4 tips to make exam season a learning opportunity
"My exams are over!”, is often a message from your child that they should be relieved of strict rules that apply during exam season. Between that announcement and the day you have to sign your child's report book, you may have fulfilled promises and given longer screen times and later good nights. But, have you helped your child ease out of the exam season (aka damage control)? If you haven’t, read on for Dos and Don'ts on what you can do for your child post exams.
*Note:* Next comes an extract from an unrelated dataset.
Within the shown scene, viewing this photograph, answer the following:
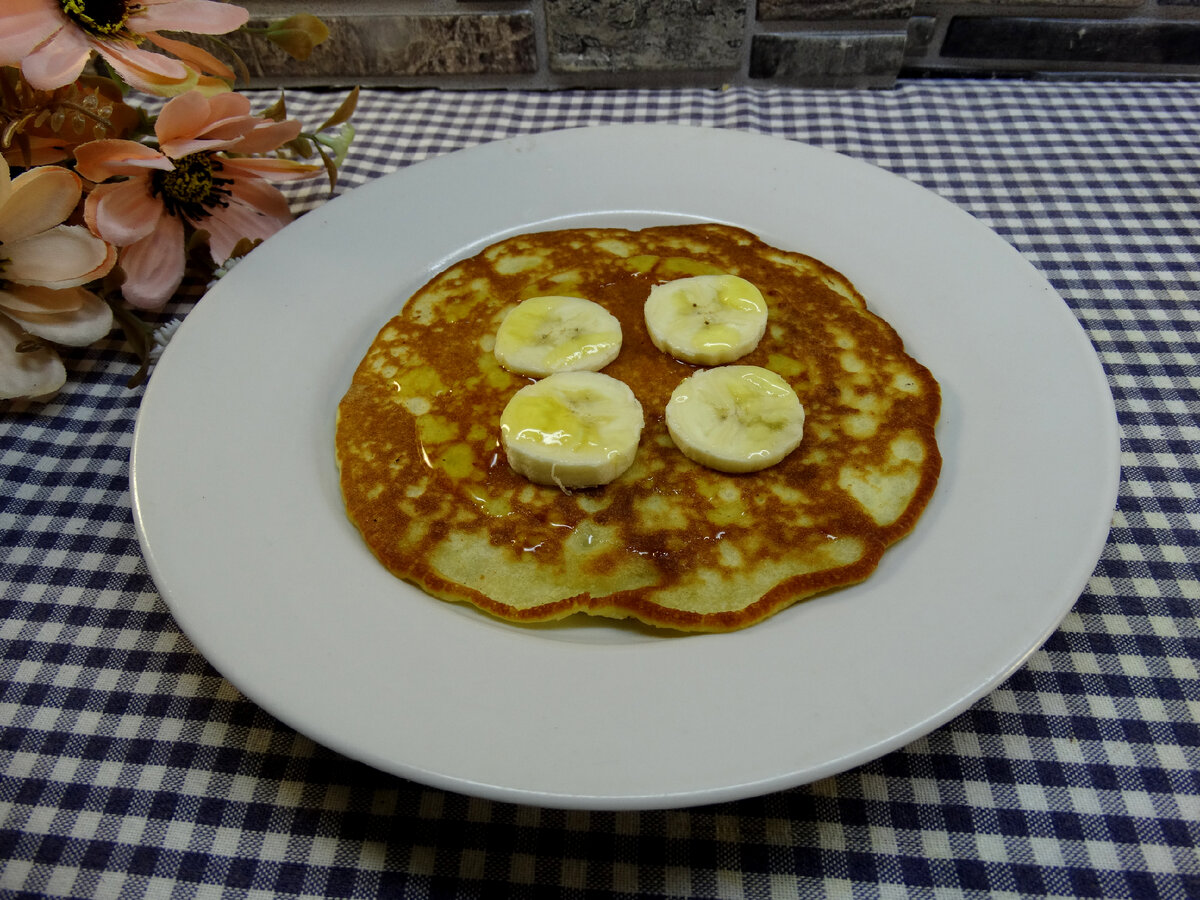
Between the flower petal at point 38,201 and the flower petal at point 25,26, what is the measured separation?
0.59 feet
1. Don’t scrutinize your child's mistakes
As much as we strive to be perfect, we are only human. We are all prone to making mistakes, and so are your children. What’s critical is that they learn and improve from their mistakes. That means helping your child to progress from “I left the last question blank because I didn't have time to study for it ” to “I’ll plan my revision schedule better to cover all the tested topics”. While every mark does matter, it is counterproductive to only focus on mistakes that cannot be undone. Placing greater emphasis on improvements will also encourage your child to face their mistakes better.
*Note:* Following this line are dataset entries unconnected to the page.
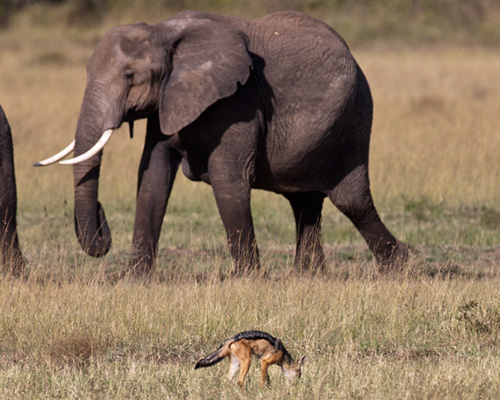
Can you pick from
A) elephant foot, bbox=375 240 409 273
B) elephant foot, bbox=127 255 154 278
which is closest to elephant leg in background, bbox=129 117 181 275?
elephant foot, bbox=127 255 154 278

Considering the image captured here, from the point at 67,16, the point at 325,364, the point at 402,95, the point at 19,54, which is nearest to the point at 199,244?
the point at 325,364

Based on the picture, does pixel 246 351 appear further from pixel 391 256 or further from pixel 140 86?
pixel 391 256

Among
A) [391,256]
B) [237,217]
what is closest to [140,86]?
[237,217]

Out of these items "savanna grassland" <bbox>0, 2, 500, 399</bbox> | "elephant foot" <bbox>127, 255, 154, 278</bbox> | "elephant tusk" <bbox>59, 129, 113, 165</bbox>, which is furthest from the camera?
"elephant foot" <bbox>127, 255, 154, 278</bbox>

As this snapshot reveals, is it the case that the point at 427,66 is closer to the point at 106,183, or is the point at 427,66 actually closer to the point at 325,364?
the point at 106,183

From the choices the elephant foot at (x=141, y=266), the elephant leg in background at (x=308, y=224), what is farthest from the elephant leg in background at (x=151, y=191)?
the elephant leg in background at (x=308, y=224)

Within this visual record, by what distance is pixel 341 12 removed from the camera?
3631 centimetres

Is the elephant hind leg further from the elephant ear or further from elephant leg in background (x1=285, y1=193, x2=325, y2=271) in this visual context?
the elephant ear

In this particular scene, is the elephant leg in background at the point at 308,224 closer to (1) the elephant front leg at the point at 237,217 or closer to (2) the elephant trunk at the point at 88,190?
(1) the elephant front leg at the point at 237,217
2. Don’t say “I told you so”
Though it may be tempting to right their wrongs by saying “I’m right, you’re wrong”, this is often a negative comment that children do not take well to. As a parent, you are naturally on your child’s team. If they receive poor grades because they skived off, use this as an opportunity to teach them a lesson on cause-and-effect. Help them make the connection between their actions (being unprepared for exams) and the direct results (poor grades). Do say “So you discovered the consequences of your actions”. That puts the spotlight on the process of your child learning from their mistakes, and not only on them being in the wrong. The best lessons are, after all, learnt from failure.
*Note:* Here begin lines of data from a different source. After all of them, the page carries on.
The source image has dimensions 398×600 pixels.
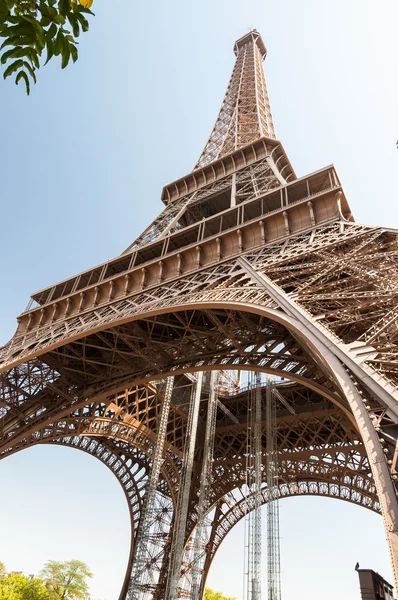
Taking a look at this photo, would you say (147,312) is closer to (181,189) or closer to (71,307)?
(71,307)

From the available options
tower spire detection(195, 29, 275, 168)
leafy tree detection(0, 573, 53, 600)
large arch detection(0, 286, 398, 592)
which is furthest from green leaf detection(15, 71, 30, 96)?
leafy tree detection(0, 573, 53, 600)

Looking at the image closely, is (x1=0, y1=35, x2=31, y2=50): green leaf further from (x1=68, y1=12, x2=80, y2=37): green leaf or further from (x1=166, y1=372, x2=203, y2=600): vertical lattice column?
(x1=166, y1=372, x2=203, y2=600): vertical lattice column

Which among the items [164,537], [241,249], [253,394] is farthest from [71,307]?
[164,537]

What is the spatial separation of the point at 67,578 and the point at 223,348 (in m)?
32.9

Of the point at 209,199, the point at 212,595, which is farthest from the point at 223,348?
the point at 212,595

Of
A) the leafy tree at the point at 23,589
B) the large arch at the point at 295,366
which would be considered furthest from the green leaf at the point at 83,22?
the leafy tree at the point at 23,589

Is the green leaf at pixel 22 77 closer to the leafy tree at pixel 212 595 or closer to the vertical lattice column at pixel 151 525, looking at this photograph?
the vertical lattice column at pixel 151 525

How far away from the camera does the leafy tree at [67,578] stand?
3756 centimetres

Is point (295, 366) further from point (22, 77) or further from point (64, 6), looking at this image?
point (64, 6)

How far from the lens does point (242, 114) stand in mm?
34875

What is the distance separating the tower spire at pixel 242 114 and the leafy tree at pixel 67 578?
34983mm

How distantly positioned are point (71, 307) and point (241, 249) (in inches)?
327

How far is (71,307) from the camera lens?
19.5 metres

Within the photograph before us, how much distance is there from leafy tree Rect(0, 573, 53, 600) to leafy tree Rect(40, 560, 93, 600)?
1647mm
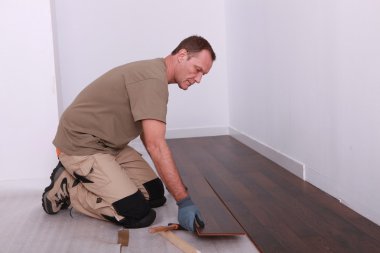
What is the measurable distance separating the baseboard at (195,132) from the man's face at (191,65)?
2833 mm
"Do not judge me by my successes, judge me by how many times I fell down and got back up again." Nelson Mandela
3. Do be supportive
Things may not always happen as planned. Despite putting in their best efforts for the exam, your child may still perform less than satisfactory. Your encouragement and support are crucial in helping them maintain a healthy state of mind. Reassure your child that their diligence is not futile but may just be misplaced. This prevents them from associating their hard work to pointlessness.
4. Do craft the next steps
If you can change something, don’t worry about it. If you can’t change something, why worry about it? The grades on the exam script can no longer be adjusted. What can be adjusted, is your child’s mindset and attitude. Reserve your time and energy for productive changes. Moving forward, discuss with your child their potential new goals. It could be to revise or re-study concepts that they are weak in. Or it could be to experiment new techniques that help them study efficiently. Most importantly, craft a plan with realistic steps to achieve your child’s goal before the next exam season.
Each exam season is not only a test of your child’s knowledge, but it also reflects your child’s ability to learn from his or her past struggles. Communicating improvements with your child post exams can take away the stress and fear of exams, thereby building their confidence for the next exam. It is never too early to have the end in mind.